> [Text segment]:

::::

Bad file access on the rise

Lennart Poettering mzerqung at
Sun Jun 9 15:04:50 UTC 2013

On Fri, 07.06.13 14:02, Simo Sorce (simo at wrote:

> > Well, you know, this problem isn't new. Some SELinux AVCs can be set to
> > ignored for precisely reasons like this one, because it is common that
> > things like these happen: accesses which fail where that is
> > expected. You can call me a troll as much as you want, but then please
> > call the Selinux folks trolls first.
> The SELinux folks, being the practical bunch they are simply work around
> bad programs. That doesn't mean they are trolls.
> Also the SeLinux folks have 'context', which is something an audit
> system may not have.
> Finally the fact SELinux folks are considerate does not mean that
> programs need not be fixed to behave better.
> Of course the author can always decide to show the finger and do what he
> wants anyway, we live in a free and unpolite world after all.

Well, you know this is not about me showing anybody the finger. It's
just that I fundamentally believe that the programming practices the
audit folks propose are systematically wrong, and lead to worse code.

::::

> [Given exercise A]: Write out the mailing list post about bad file access from "Lennart Poettering mzerqung" to "folks trolls first.".
> [Given exercise B]: Pick up the mailing list post about bad file access where it stops, and write what comes next.

> [Provided data]:
::::

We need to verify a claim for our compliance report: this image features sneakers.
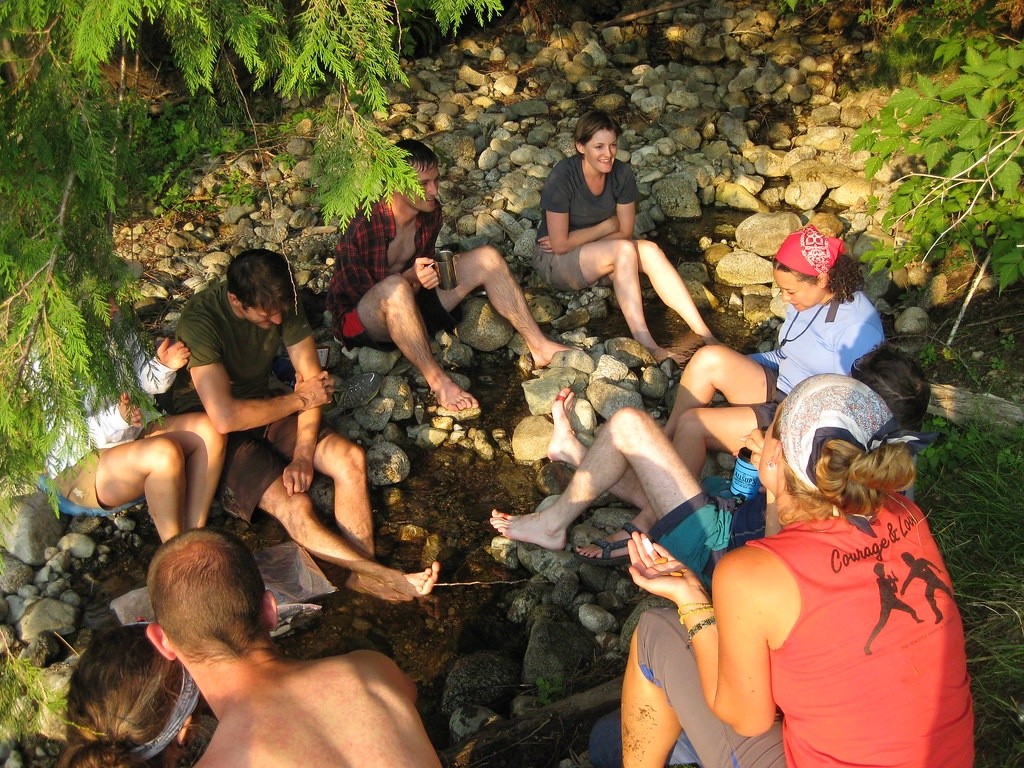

::::

> [Result A]:
Lennart Poettering mzerqung at
Sun Jun 9 15:04:50 UTC 2013

On Fri, 07.06.13 14:02, Simo Sorce (simo at wrote:

> > Well, you know, this problem isn't new. Some SELinux AVCs can be set to
> > ignored for precisely reasons like this one, because it is common that
> > things like these happen: accesses which fail where that is
> > expected. You can call me a troll as much as you want, but then please
> > call the Selinux folks trolls first.

> [Result B]:
You should not second guess the kernel, and try to bypass the kernel's
access checks by doing them in userspace. You cannot win that game,
because you simply don't have the same information the kernel has. The
kernel is both more restrictive and less restrictive than simple UID
checks they way they have been proposed on this thread, so you have the
best chance to be wrong with manual userspace UID checks. More
restrictive are SELinux checks, less restrictive are additional ACLs
that might be on a file. And to mix things up entirely with capabilities
everything becomes extra confusing.

Then, doing these things in userspace makes these checks non-atomic. If
the kernel does these checks, then the access checks and the open() will
be atomic. Of course, one can deal with these atomicity problems... or one
can just do it properly and leave all this to the kernel...

So yeah, by doing these checks in userspace they way you suggest:

 a) adds more code to userspace
 b) second guesses the kernel, a game which you cannot win
 c) creates atomicity problems

So, yeah, just trying to open the shm files *is the right thing to
do*. And if audit doesn't like that, then audit needs to be fixed, not

> > User "simo" creates /dev/shm/1000/ even though 1000 is the UID of user
> > "lennart". Lennart can never start PA again, ever. And can't do anything
> > about it, because "simo" is in control, and /dev/shm is sticky.
> That could be solved by precreating the directory at login time, like we
> do for many other things. There isn't just one way.
> Or you could even stop using /dev/shm and we'd have one less problem
> entirely :)

Login time doesn't suffice. Isn't that trivial to see?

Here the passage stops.